After defining Azure regions, your organization’s second design decision should consider whether you’re going to deploy production systems into your primary region, nonproduction SAP systems into the DR region, or if you’re using an architecture that groups all SAP systems into the primary region so that the DR region is only used for DR regions. The current SAP customer deployment pattern shows most customers using both regions for SAP systems that are operating. Customers that traditionally run complete copies of their production systems as business regression test systems typically plan to use the SAP product line’s business regression test system as a DR target.
Another important design factor for determining which of at least two Azure regions should be the DR region is if you have multiple Azure ExpressRoute circuits connecting to Azure. At least one ExpressRoute circuit should connect to the primary Azure region, and the other(s) should connect to the DR region. This type of architecture should connect you to the Azure network in a different geographic area and guard your connection if a catastrophe impactions another Azure region.
Some customers use a combination HA/DR architecture, which groups HA with DR in the same Azure region and isn’t commonly recommended. Azure Availability Zones support this architecture. Since the distance between Availability Zones within one Azure region isn’t as large as the distance between two different Azure regions, a natural disaster could jeopardize this architecture in the region where it occurs. Customers choose this architecture because of:
- Sufficient compliance from configurations that support smaller distances between production deployment and a DR target
- Data sovereignty aspects
- Geopolitical factors
Another factor that you should consider when choosing your DR region is the RPO and RTO for failing over to the DR site. The further the distance between the production and DR regions, the larger the network latency. Though you would replicate asynchronously between different Azure regions, a smaller or larger network latency can impact the throughput you’re able to replicate and the RPO target. You can often minimize your RPO by using HA/DR architecture but with potential higher risk from large-scale, natural disasters.
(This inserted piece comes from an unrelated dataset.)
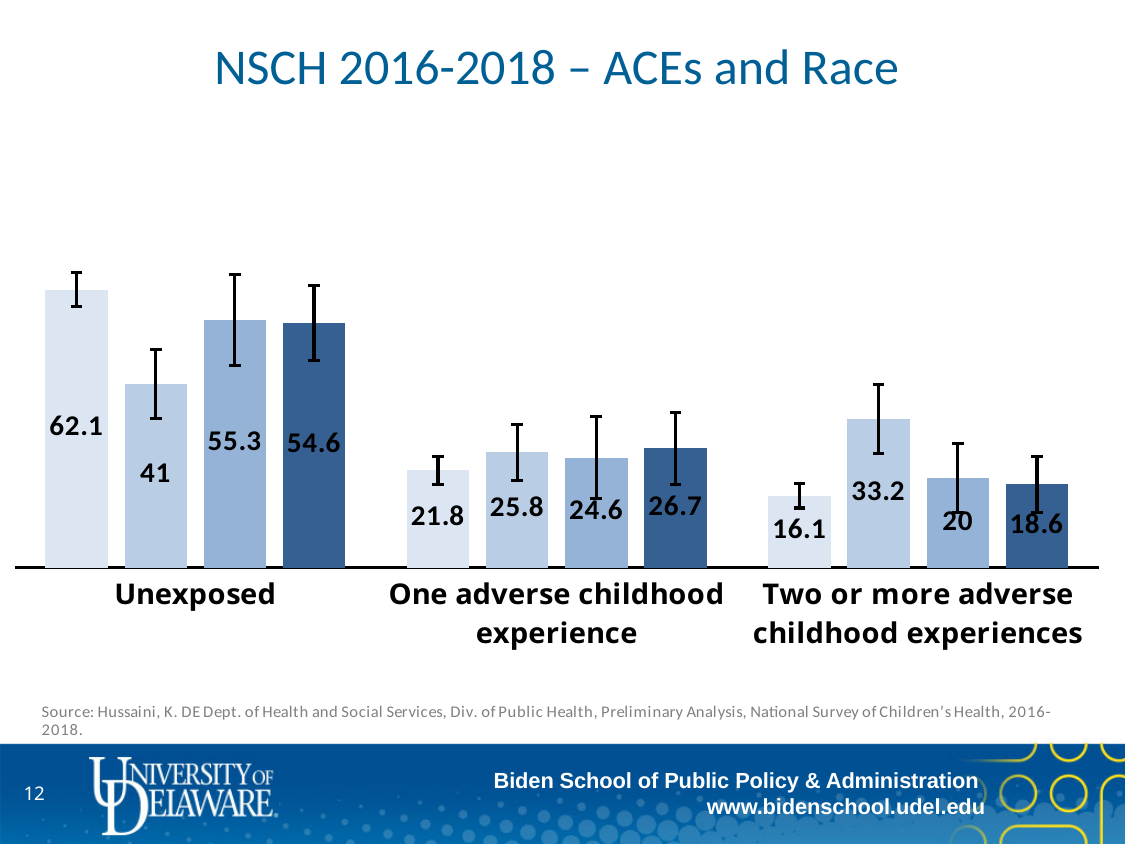
How many categories are shown along the x axis? 3 What is the value of the second bar in the Two or more adverse childhood experiences group? 33.2 Which bar has the highest value in the Unexposed group? the first (lightest) bar, 62.1 Which bar has the lowest value in the Two or more adverse childhood experiences group? the first (lightest) bar, 16.1 What is the value of the first (lightest) bar in the Unexposed group? 62.1 What is the value of the second bar in the Unexposed group? 41 What is the difference between the first and second bars in the Unexposed group? 21.1 Do the values of the lightest bars fall or rise moving from Unexposed to Two or more adverse childhood experiences? fall How many bars are plotted in each category group? 4 In the Two or more adverse childhood experiences group, which is larger: the second bar or the third bar? the second bar (33.2) What kind of chart is shown on the slide? bar chart What is the value of the darkest bar in the One adverse childhood experience group? 26.7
Design recommendations for DR:
-
The CIDR for the primary virtual network (VNet) shouldn’t conflict or overlap with the CIDR of the DR site’s VNet.
-
Set up ExpressRoute connections from on-premises to the primary and secondary Azure DR region.
-
An alternative to using ExpressRoute is to set up VPN connections from on-premises to the primary and secondary Azure DR region.
-
Use Site Recovery to replicate an application server to a DR site. Site Recovery can also help with replicating central-services cluster VMs to the DR site. When you invoke DR, you’ll need to reconfigure the Linux Pacemaker cluster on the DR site (for example, replace the VIP or SBD, run
corosync.conf
, and more). -
Use cross-region replication in Azure NetApp Files (currently in public preview) to synchronize file volumes between the primary region and the DR region.
-
Native database replication should be used to synchronize data to the DR site, rather than Azure Site Recovery.
-
Peer the primary and DR VNets. For example, for HANA System Replication, an SAP HANA DB VNet needs to be peered to the DR site’s SAP HANA DB VNet.
-
You should create two Azure NetApp Files accounts in two different regions at the Premium tier, at least, if you use Azure NetApp Files storage for your SAP deployments.